> _Instructions for the task_
Could you output every record below exactly, leaving out the pictures?

> _Source material_
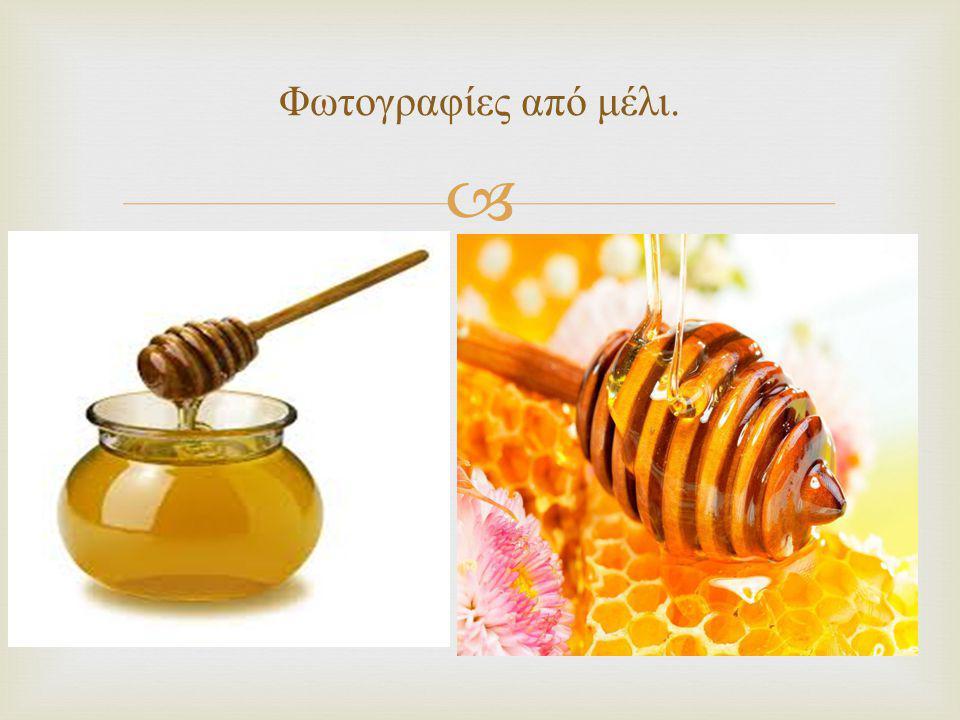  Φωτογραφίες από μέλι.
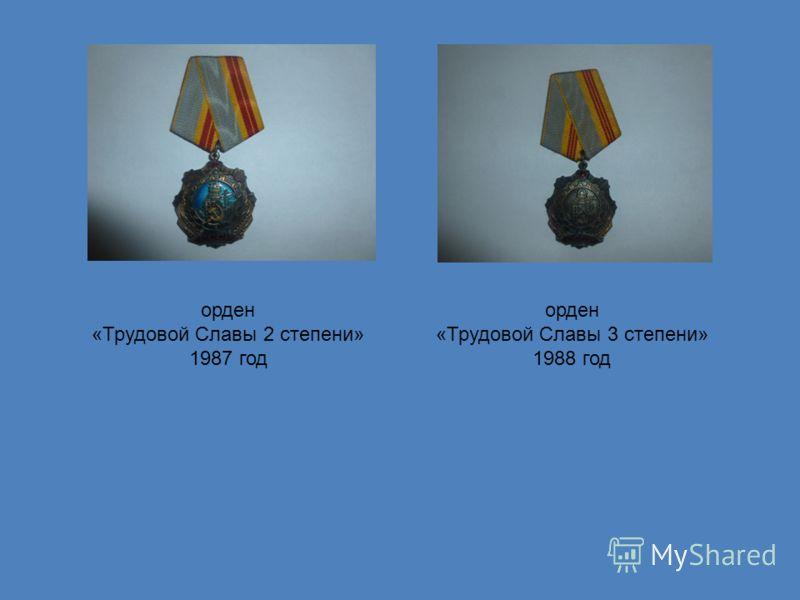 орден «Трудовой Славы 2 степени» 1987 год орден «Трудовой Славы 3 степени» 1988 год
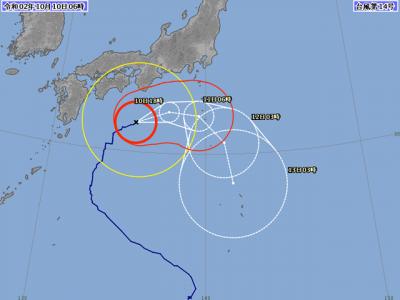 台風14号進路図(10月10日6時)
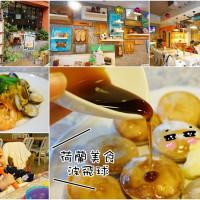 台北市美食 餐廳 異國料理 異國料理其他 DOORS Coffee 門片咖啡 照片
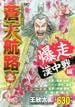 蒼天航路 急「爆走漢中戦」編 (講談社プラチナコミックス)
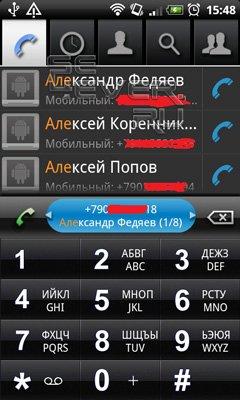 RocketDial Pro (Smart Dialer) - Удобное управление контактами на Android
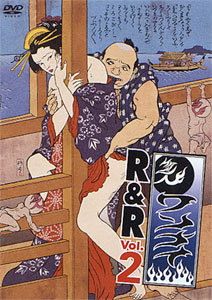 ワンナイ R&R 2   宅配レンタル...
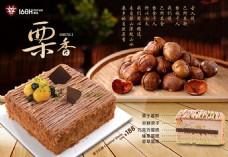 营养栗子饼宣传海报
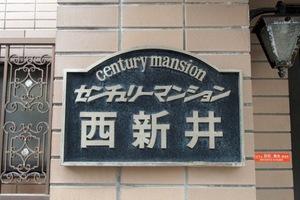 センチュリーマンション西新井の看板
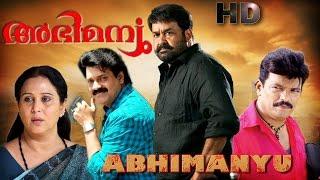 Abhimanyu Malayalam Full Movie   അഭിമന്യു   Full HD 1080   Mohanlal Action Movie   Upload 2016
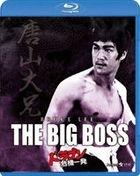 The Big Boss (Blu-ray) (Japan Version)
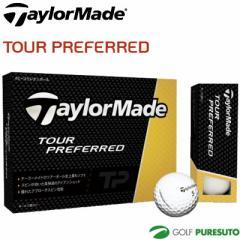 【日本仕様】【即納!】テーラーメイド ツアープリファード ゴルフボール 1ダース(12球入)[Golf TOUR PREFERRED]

> _Result below_
  Φωτογραφίες από μέλι.
 орден «Трудовой Славы 2 степени» 1987 год орден «Трудовой Славы 3 степени» 1988 год
 台風14号進路図(10月10日6時)
 台北市美食 餐廳 異國料理 異國料理其他 DOORS Coffee 門片咖啡 照片
 蒼天航路 急「爆走漢中戦」編 (講談社プラチナコミックス)
 RocketDial Pro (Smart Dialer) - Удобное управление контактами на Android
 ワンナイ R&R 2   宅配レンタル...
 营养栗子饼宣传海报
 センチュリーマンション西新井の看板
 Abhimanyu Malayalam Full Movie   അഭിമന്യു   Full HD 1080   Mohanlal Action Movie   Upload 2016
 The Big Boss (Blu-ray) (Japan Version)
 【日本仕様】【即納!】テーラーメイド ツアープリファード ゴルフボール 1ダース(12球入)[Golf TOUR PREFERRED]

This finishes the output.